(PROBLEM TO SOLVE): Repeat precisely the line in which "Folhas do verde" occurs and all lines that follow it in the entries below. Pictures must be omitted.
====== DATA SHOWN ======
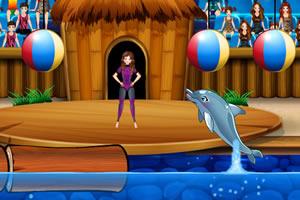 我的海豚环球表演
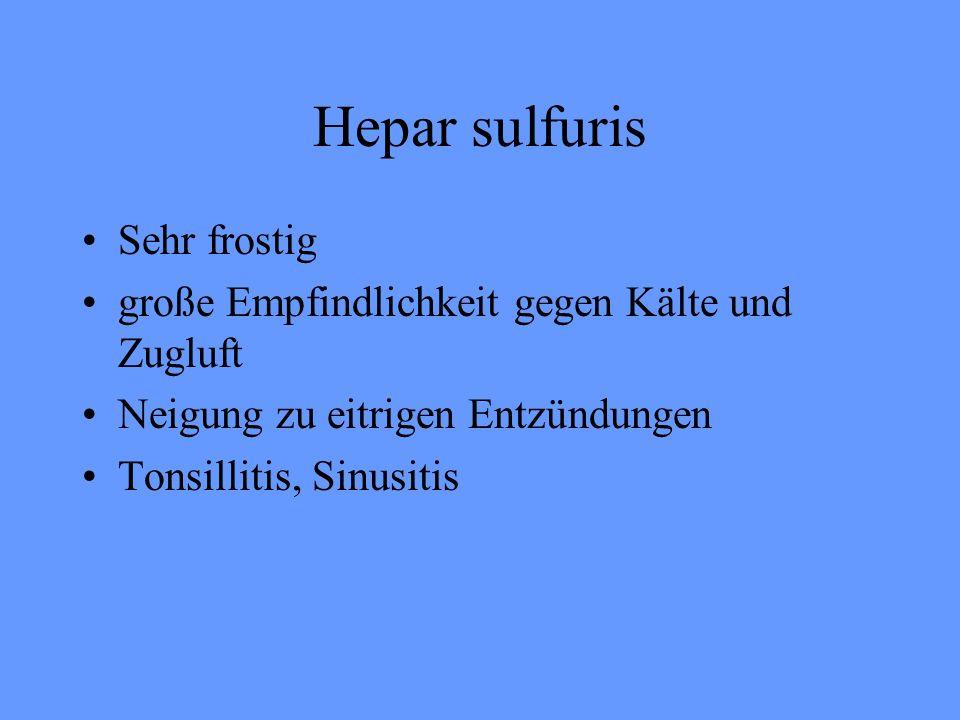 Hepar sulfuris Sehr frostig große Empfindlichkeit gegen Kälte und Zugluft Neigung zu eitrigen Entzündungen Tonsillitis, Sinusitis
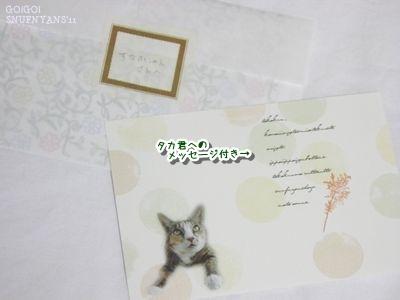お手紙とメッセージカード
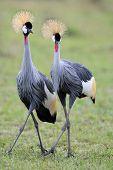 Grey-Crowned Cranes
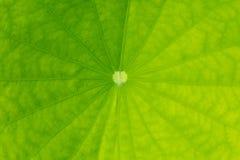 Folhas do verde das árvores com um bonsai bonito Fotos de Stock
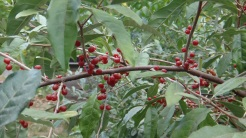 Autumn Olive - edible berries and nitrogen fixing
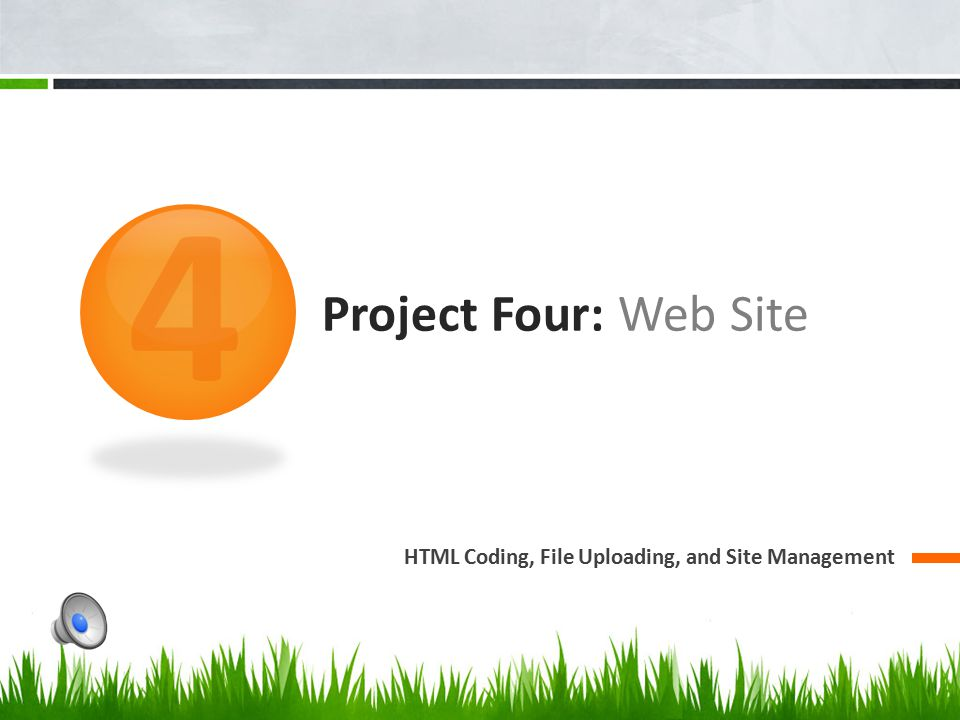 4 Project Four: Web Site HTML Coding, File Uploading, and Site Management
======
(EXERCISE ANSWER):
 Folhas do verde das árvores com um bonsai bonito Fotos de Stock
 Autumn Olive - edible berries and nitrogen fixing
 4 Project Four: Web Site HTML Coding, File Uploading, and Site Management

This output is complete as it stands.